## [Information shown]
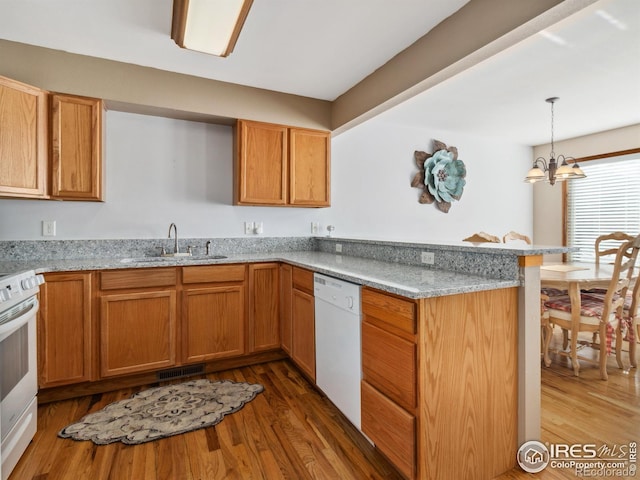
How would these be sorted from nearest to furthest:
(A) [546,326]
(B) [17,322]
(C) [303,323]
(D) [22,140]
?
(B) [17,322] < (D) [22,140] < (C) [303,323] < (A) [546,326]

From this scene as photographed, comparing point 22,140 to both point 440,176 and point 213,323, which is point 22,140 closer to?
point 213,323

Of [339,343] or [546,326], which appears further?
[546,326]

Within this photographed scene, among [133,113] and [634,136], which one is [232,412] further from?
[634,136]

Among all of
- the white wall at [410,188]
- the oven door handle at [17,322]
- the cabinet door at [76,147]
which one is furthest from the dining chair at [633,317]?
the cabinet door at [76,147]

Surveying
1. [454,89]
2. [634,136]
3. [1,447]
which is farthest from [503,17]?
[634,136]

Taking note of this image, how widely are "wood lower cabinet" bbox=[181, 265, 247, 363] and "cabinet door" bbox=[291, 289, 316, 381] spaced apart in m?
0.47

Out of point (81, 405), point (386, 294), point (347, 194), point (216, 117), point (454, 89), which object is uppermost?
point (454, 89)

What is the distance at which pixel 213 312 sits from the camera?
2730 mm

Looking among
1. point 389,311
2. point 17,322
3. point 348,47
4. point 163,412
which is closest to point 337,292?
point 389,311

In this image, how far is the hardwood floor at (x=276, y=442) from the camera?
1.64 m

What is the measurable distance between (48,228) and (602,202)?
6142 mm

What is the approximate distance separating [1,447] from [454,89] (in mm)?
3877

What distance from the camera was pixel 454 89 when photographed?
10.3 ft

## [Exercise]
Rewrite all the entries above with "camera" swapped for "lens" and nothing else changed. Leave the pictures out.

## [Written response]
How would these be sorted from nearest to furthest:
(A) [546,326]
(B) [17,322]
(C) [303,323]
(D) [22,140]
?
(B) [17,322] < (D) [22,140] < (C) [303,323] < (A) [546,326]

From this scene as photographed, comparing point 22,140 to both point 440,176 and point 213,323, which is point 22,140 closer to?
point 213,323

Of [339,343] or [546,326], which appears further?
[546,326]

Within this photographed scene, among [133,113] and [634,136], which one is [232,412] further from?
[634,136]

Among all of
- the white wall at [410,188]
- the oven door handle at [17,322]
- the cabinet door at [76,147]
which one is furthest from the dining chair at [633,317]?
the cabinet door at [76,147]

Surveying
1. [454,89]
2. [634,136]
3. [1,447]
which is farthest from [503,17]?
[634,136]

Taking note of this image, how widely are "wood lower cabinet" bbox=[181, 265, 247, 363] and "cabinet door" bbox=[291, 289, 316, 381] spaced apart in m?
0.47

Out of point (81, 405), point (386, 294), point (347, 194), point (216, 117), point (454, 89), which object is uppermost?
point (454, 89)

What is the distance at which pixel 213 312 sits from the lens?
2730 mm

Looking among
1. point 389,311
2. point 17,322
3. point 348,47
4. point 163,412
which is closest to point 337,292?
point 389,311

In this image, how far is the hardwood floor at (x=276, y=442) from the lens?
1.64 m

What is the measurable distance between (48,228) and (602,202)?
6142 mm

What is the approximate distance separating [1,447] from [454,89] (in mm)?
3877

What distance from the lens was pixel 454 89 when photographed?
10.3 ft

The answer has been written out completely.